Gdyby nowe przepisy obowiązywały, kierująca Audi miałaby najprawdopodobniej spore kłopoty. Audi kierowała 61-letnia kobieta, która w momencie sprawdzania trzeźwości miała w organizmie ponad pół promila alkoholu. Zmiana w przepisach nakazywałaby przyjąć, że nietrzeźwa była już w momencie potrącenia dziewczynki. Proponowane przepisy mają nakazywać konfiskatę pojazdu, czy orzekanie zakazu prowadzenia wszelkich pojazdów (zależnie od naruszonych artykułów Kodeksu Karnego) również, jeśli sprawca spożywał alkohol lub środek odurzający w czasie między zdarzeniem a poddaniem go przez uprawniony organ badaniu w celu ustalenia ich zawartości w organizmie. Ma to wyeliminować oszukiwanie, że w momencie wypadku było się trzeźwym. W łukowskiej sprawie jest pewien haczyk.

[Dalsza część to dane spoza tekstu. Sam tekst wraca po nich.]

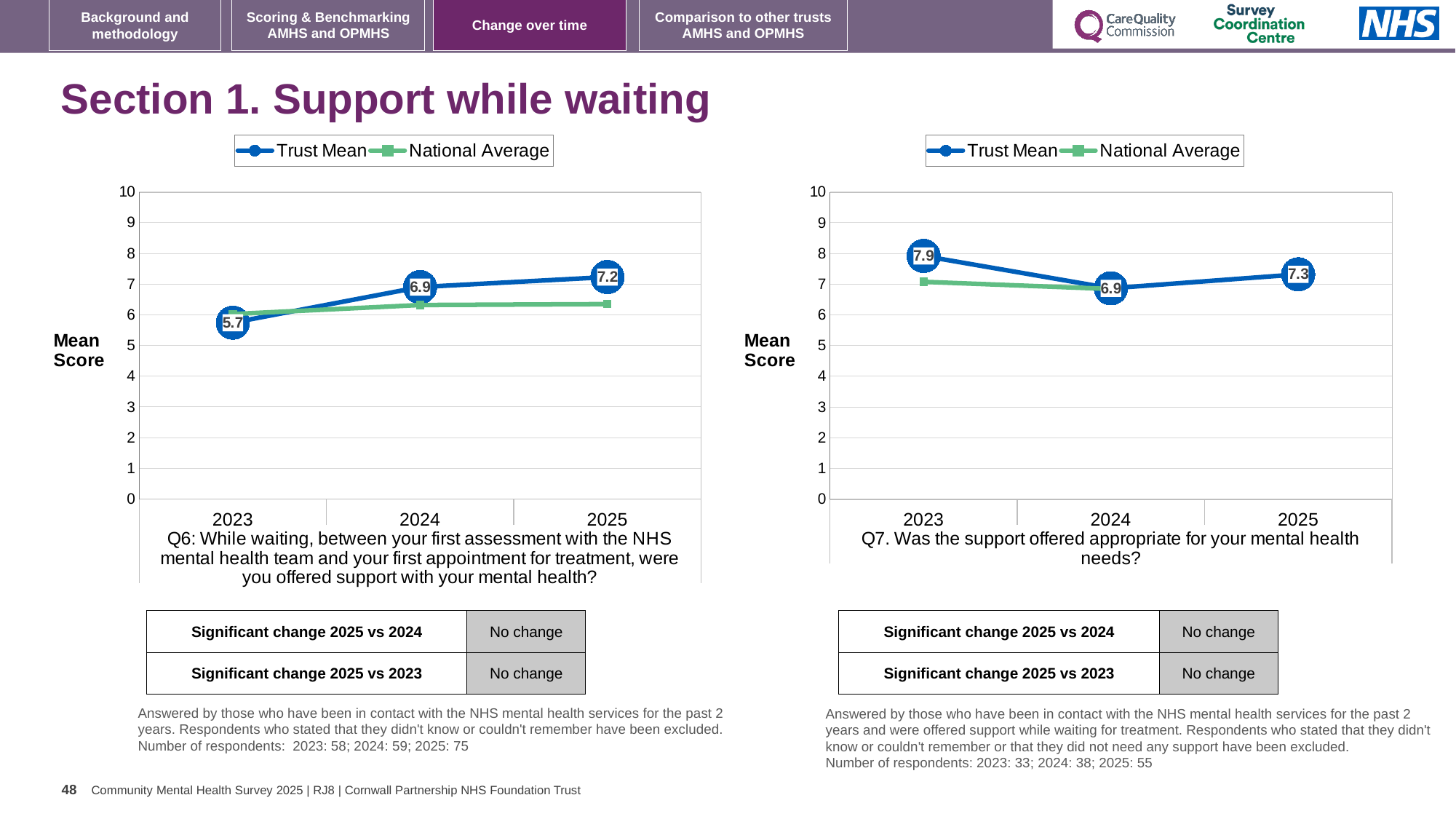
In the Q6 chart on the left, what is the Trust Mean score for 2025? 7.2 In the Q6 chart on the left, does the Trust Mean rise or fall from 2023 to 2025? rise In the Q6 chart on the left, what is the difference between the Trust Mean scores for 2025 and 2023? 1.5 In the Q7 chart on the right, what is the difference between the Trust Mean scores for 2023 and 2024? 1.0 How many series does the legend of the Q7 chart on the right list? 2 In the Q6 chart on the left, is the National Average value for 2025 greater or less than 7? less In the Q7 chart on the right, what is the Trust Mean score for 2024? 6.9 In the Q6 chart on the left, which year has the lowest Trust Mean score? 2023 In the Q7 chart on the right, what is the Trust Mean score for 2023? 7.9 In the Q6 chart on the left, what is the Trust Mean score for 2023? 5.7 In the Q7 chart on the right, which year has the highest Trust Mean score? 2023 In the Q7 chart on the right, is the Trust Mean score for 2025 larger or smaller than the Trust Mean score for 2023? smaller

Kobieta twierdziła, że po powrocie do domu piła piwo, czyli w okresie między zdarzeniem a badaniem. Haczyk polega na tym, że dyżurny łukowskiej komendy został powiadomiony o tym zdarzeniu o godzinie 21, a miało ono miejsce dwie godziny wcześniej. Sprawczyni po potrąceniu dziewczynki, i jak twierdzi pozostawieniu swoich danych, wróciła do domu. Dziewczynka nie odniosła poważnych obrażeń, ale sprawczyni mogła się zdenerwować i napić się piwa. Pod nowymi przepisami nie miałoby to znaczenia, byłaby winna potrącenia w stanie nietrzeźwości.

Czy tak rzeczywiście było?

Nie nam oceniać tempo spożywania piwa, ale na pewno nie było to jedno piwo. 61-latka musiała się więc mocno zdenerwować. Jej zachowanie za kierownicą też wydaje się trochę dziwne. Dziewczynka nie patyczkuje się z wkraczaniem na przejście, ale kierująca Audi zdaje się kompletnie jej nie zauważać i na hamulec naciska bardzo późno. 

Zmiany są konieczne

Pewności, czy kobieta powinna być traktowana, jakby potrąciła dziecko będąc nietrzeźwą nie zyskamy już nigdy. Może przy nowych, proponowanych przepisach powstrzymałaby się od spożywania alkoholu po tym zdarzeniu. Tak na wszelki wypadek, gdyby jednak chciała odwiedzić ją policja z alkomatem.

Przepisy nie precyzują, czy sprawca miałby spożywać alkohol tylko w miejscu zdarzenia, czy też byłby traktowany jako nietrzeźwy w momencie wypadku nawet po wyciągnięciu z łóżka jakiś czas po zdarzeniu. Na pewno polski problem z piciem wymaga interwencji.

Gdyby z policyjnych statystyk wyjąć zatrzymania nietrzeźwych kierowców, dramatycznie spadłaby ich liczba i wykrywalność jednocześnie. We wszystkich statystykach z zatrzymań dominują osoby nietrzeźwe i nie zmienia się to od lat. Pokazuje to bezradność państwa wobec problemu wsiadania po alkoholu za kierownicę i społeczny problem z piciem i przyzwalaniem na picie. Przepisy błądzące po parlamencie to desperacja. Już konfiskata pojazdu została opisana tak kulawo. Doprowadzi do tego, że ludzie będą kupować jakiś tani samochód do jeżdżenia po spożyciu alkoholu, taki, którego nie będzie szkoda. Jak widać, przepisy o spożywaniu alkoholu po wypadku też mają sporą lukę. Nie da się zyskać pewności, że 61-latka była nietrzeźwa, gdy potrąciła dziewczynkę, a mogłaby zostać za to ukarana. I tę lukę trzeba dostrzec, nawet jak się nienawidzi pijanych za kierownicą.